== Records for this exercise

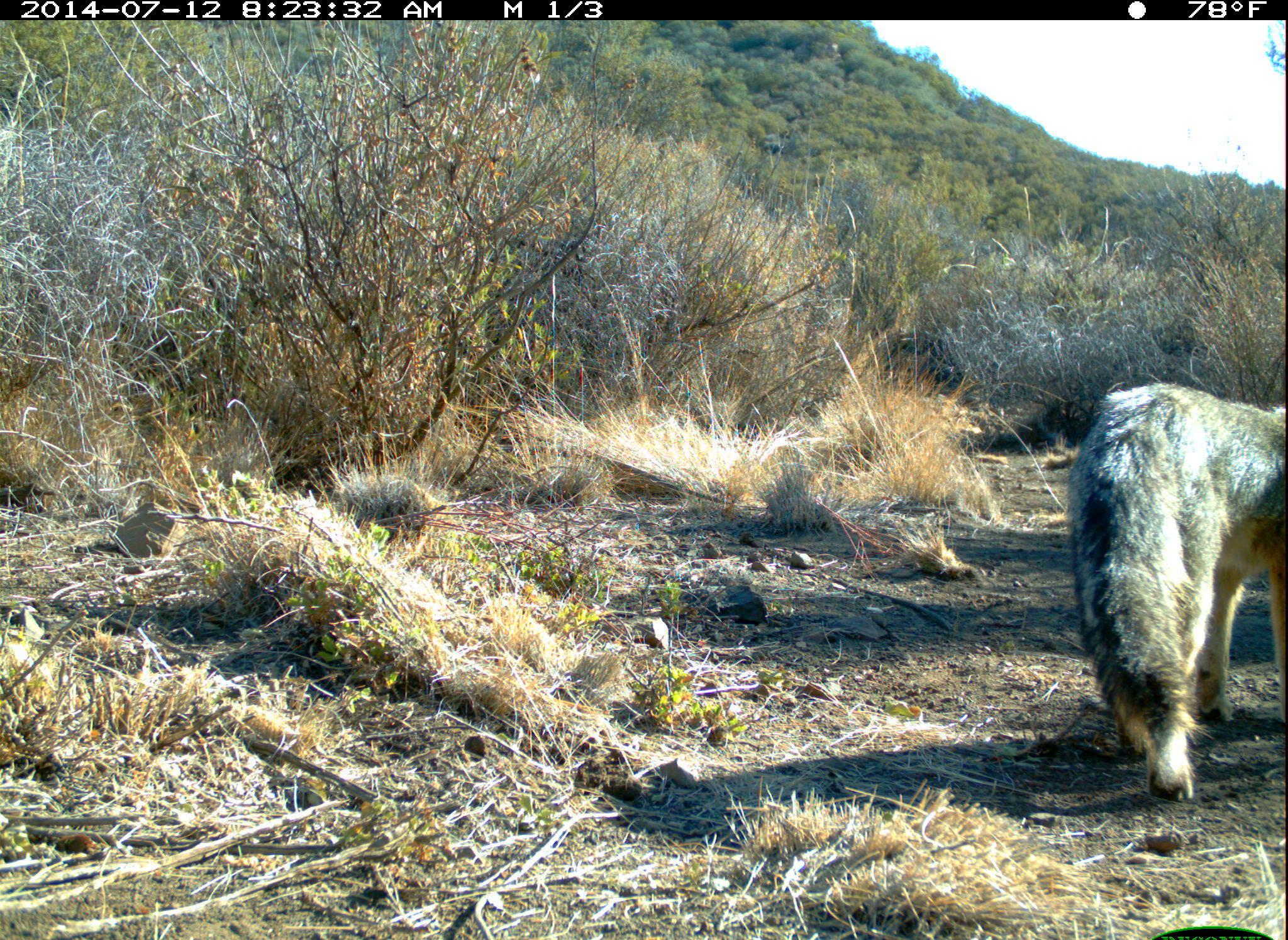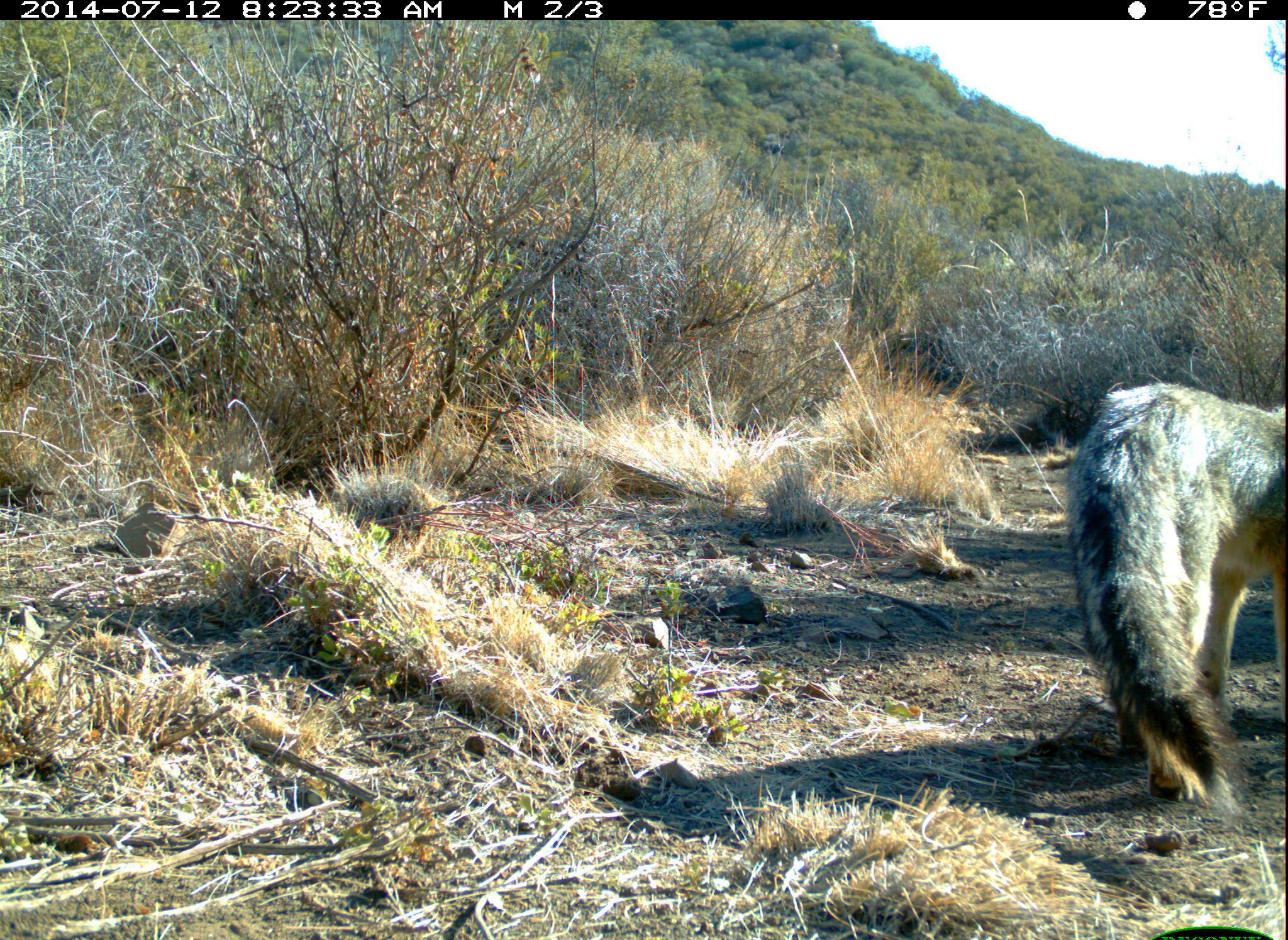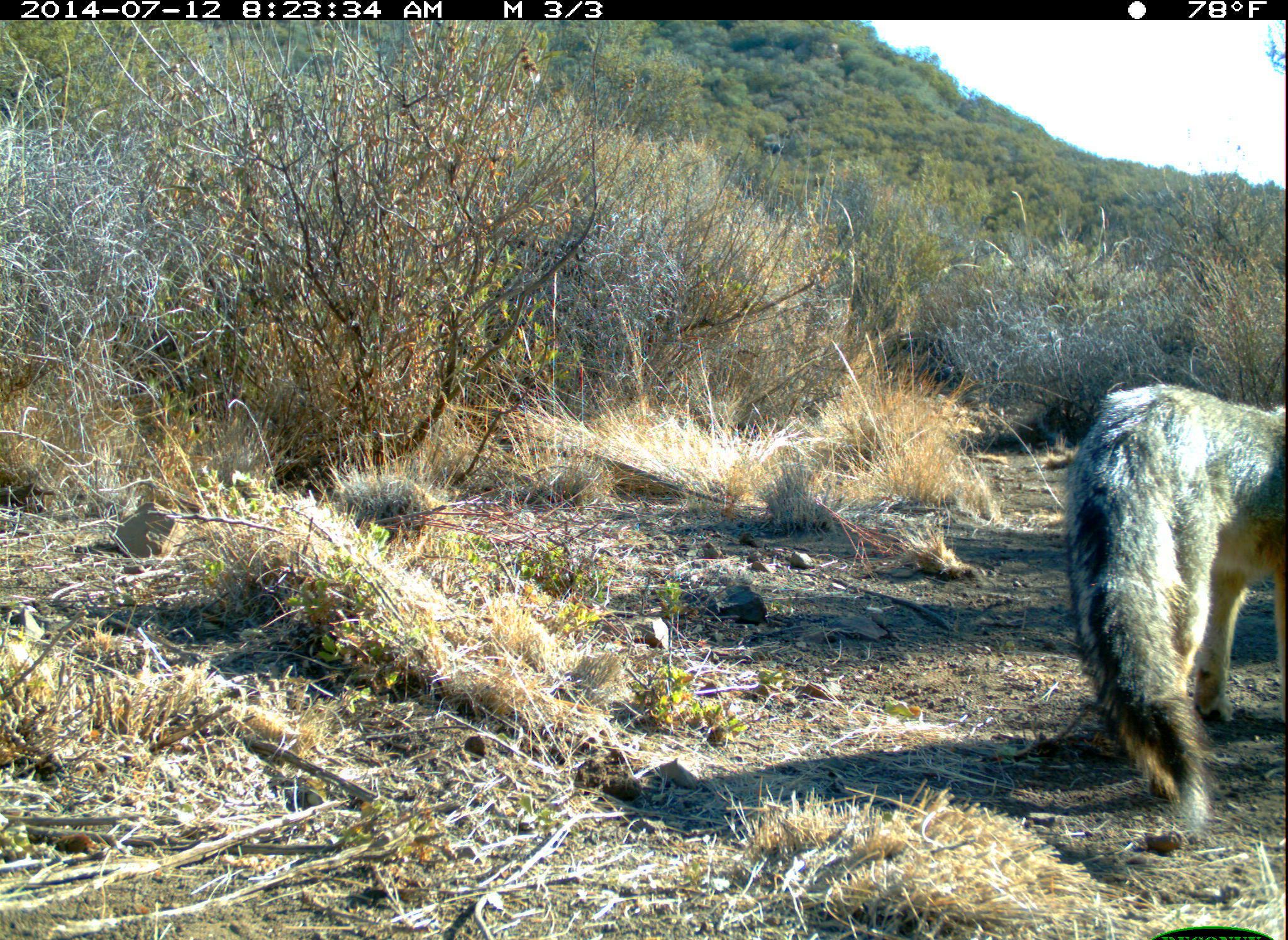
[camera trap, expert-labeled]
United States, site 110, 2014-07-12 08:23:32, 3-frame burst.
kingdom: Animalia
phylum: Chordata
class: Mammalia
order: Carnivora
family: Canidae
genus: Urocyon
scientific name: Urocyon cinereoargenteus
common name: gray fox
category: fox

====
== Records for this exercise

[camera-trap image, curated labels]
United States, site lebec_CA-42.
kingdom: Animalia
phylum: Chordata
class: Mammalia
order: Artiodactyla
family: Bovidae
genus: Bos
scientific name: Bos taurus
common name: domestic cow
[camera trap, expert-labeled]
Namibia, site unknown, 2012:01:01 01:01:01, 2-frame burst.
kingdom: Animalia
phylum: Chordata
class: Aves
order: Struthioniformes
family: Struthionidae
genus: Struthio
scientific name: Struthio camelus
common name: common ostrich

====

Retrieve every line above holding the word "name".

Written answer —
scientific name: Urocyon cinereoargenteus
common name: gray fox
scientific name: Bos taurus
common name: domestic cow
scientific name: Struthio camelus
common name: common ostrich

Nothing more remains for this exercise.